• [Exercise details] Among the entries below, retype exactly the lines starting with the one with "Place the sphygmomanometer on your arm" and going on through the one with "Baseball Player Tiger", but not the pictures.

--- Material to process Enclosed Below ---

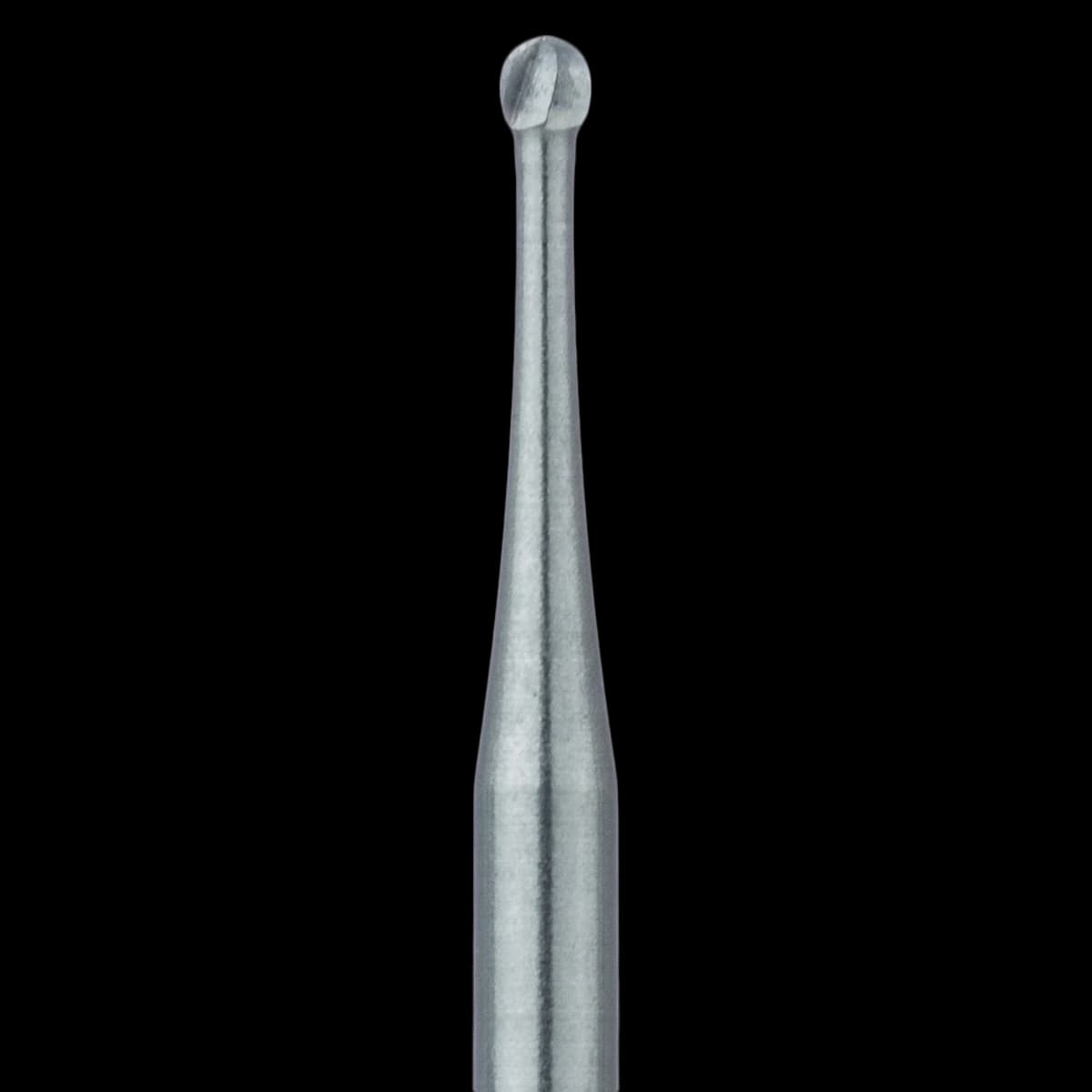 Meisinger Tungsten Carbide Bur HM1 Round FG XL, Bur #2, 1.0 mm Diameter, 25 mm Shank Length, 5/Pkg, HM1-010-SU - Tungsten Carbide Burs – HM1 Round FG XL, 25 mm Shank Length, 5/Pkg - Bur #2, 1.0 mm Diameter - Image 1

--- End of Enclosed Material to process ---
--- Material to process Enclosed Below ---

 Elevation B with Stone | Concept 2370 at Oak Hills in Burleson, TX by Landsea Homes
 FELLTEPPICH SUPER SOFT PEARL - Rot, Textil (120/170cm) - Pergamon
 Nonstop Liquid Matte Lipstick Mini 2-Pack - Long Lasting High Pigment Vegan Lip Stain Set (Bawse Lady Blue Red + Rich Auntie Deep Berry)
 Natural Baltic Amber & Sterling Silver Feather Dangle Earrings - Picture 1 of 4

--- End of Enclosed Material to process ---
--- Material to process Enclosed Below ---

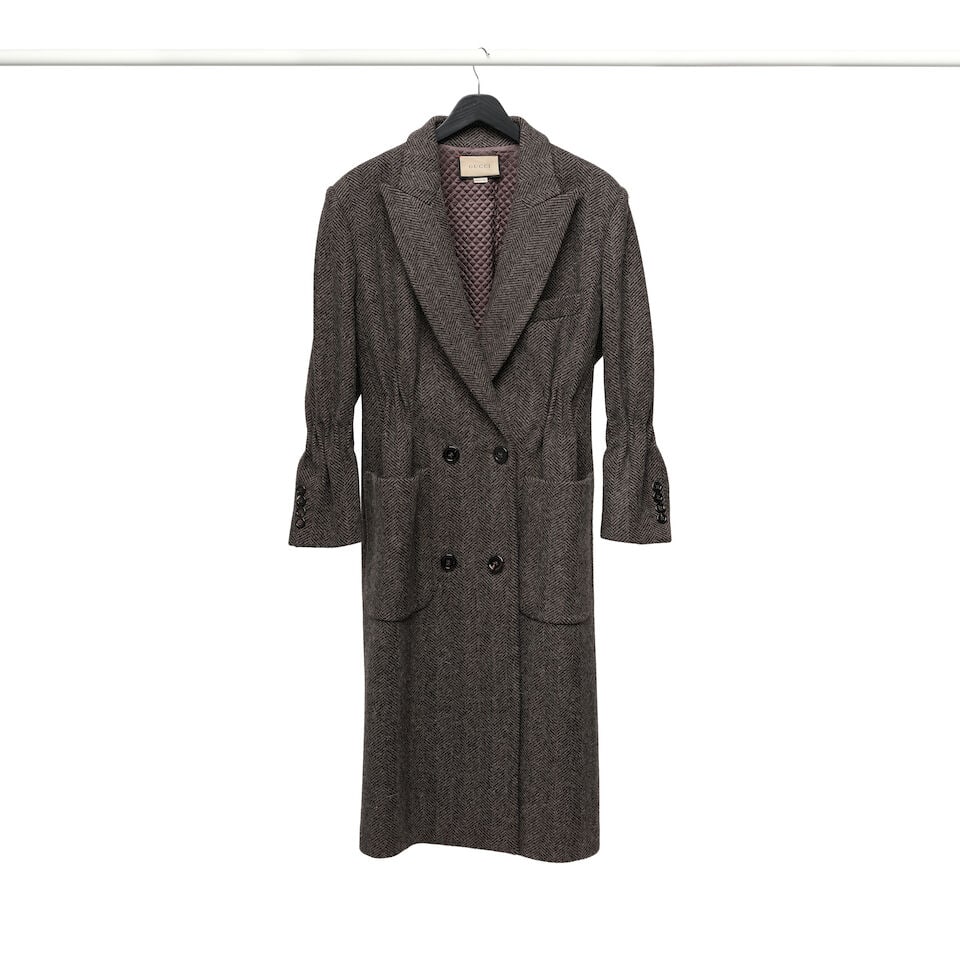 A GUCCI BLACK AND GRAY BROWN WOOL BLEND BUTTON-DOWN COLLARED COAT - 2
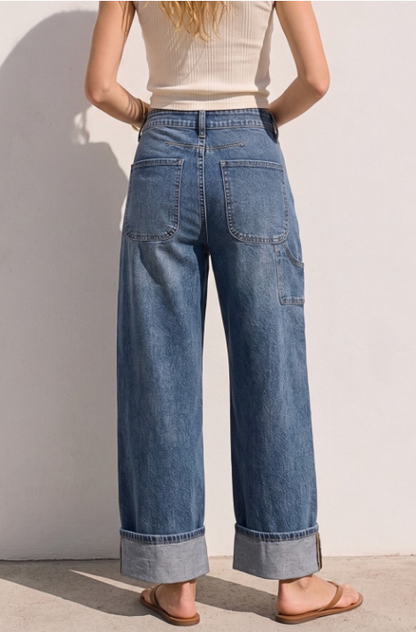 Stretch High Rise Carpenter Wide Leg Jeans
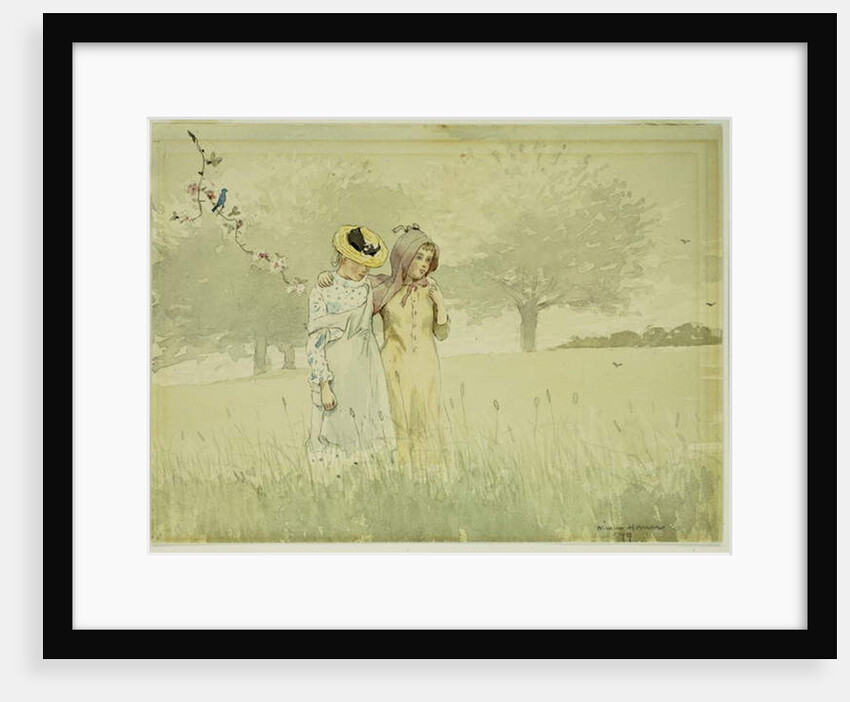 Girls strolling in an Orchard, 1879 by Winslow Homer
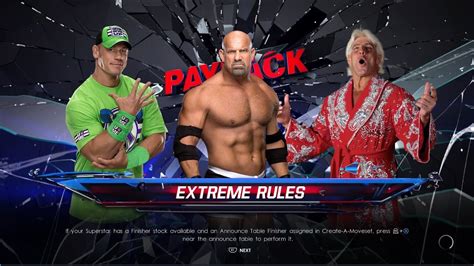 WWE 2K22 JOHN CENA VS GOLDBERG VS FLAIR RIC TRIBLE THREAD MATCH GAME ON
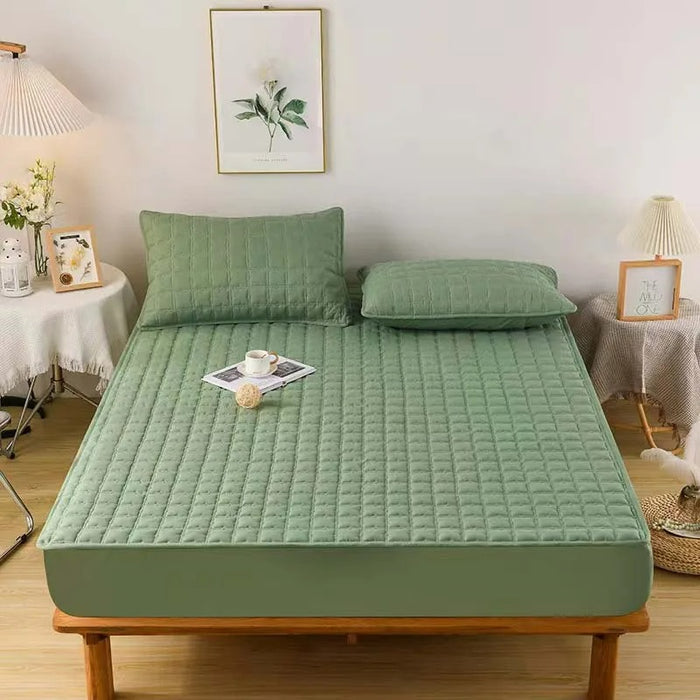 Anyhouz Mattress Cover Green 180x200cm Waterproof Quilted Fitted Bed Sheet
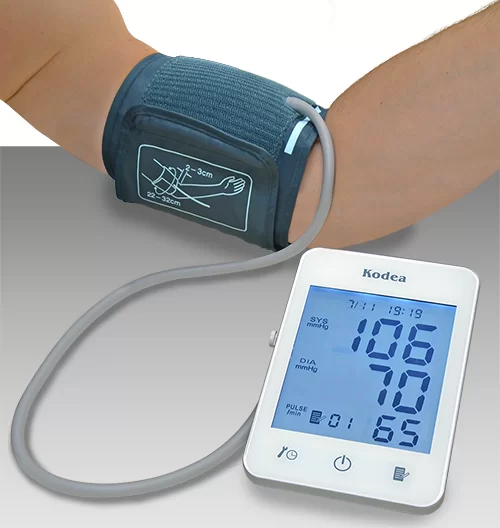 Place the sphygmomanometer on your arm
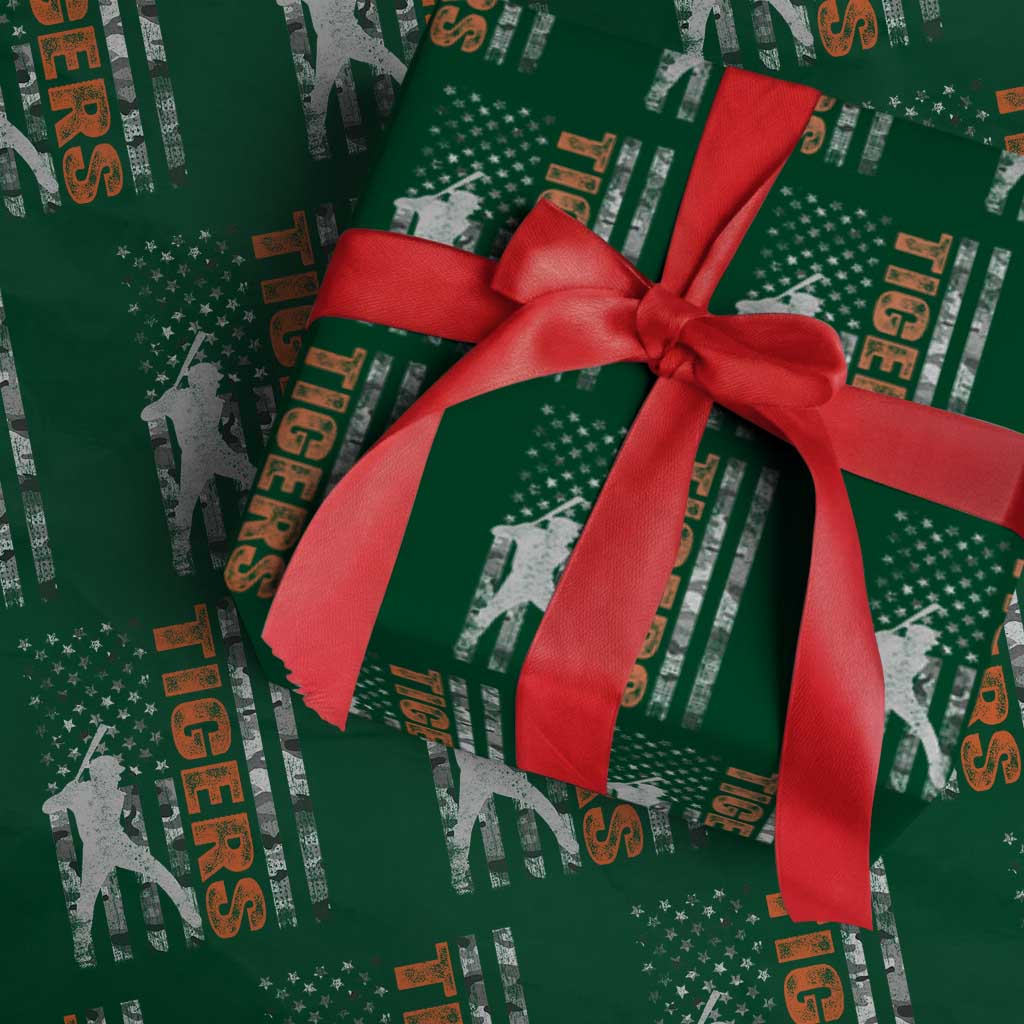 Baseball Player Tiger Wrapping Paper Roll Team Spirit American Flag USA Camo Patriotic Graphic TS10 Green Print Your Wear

--- End of Enclosed Material to process ---

• [Reply to the task]
 Place the sphygmomanometer on your arm
 Baseball Player Tiger Wrapping Paper Roll Team Spirit American Flag USA Camo Patriotic Graphic TS10 Green Print Your Wear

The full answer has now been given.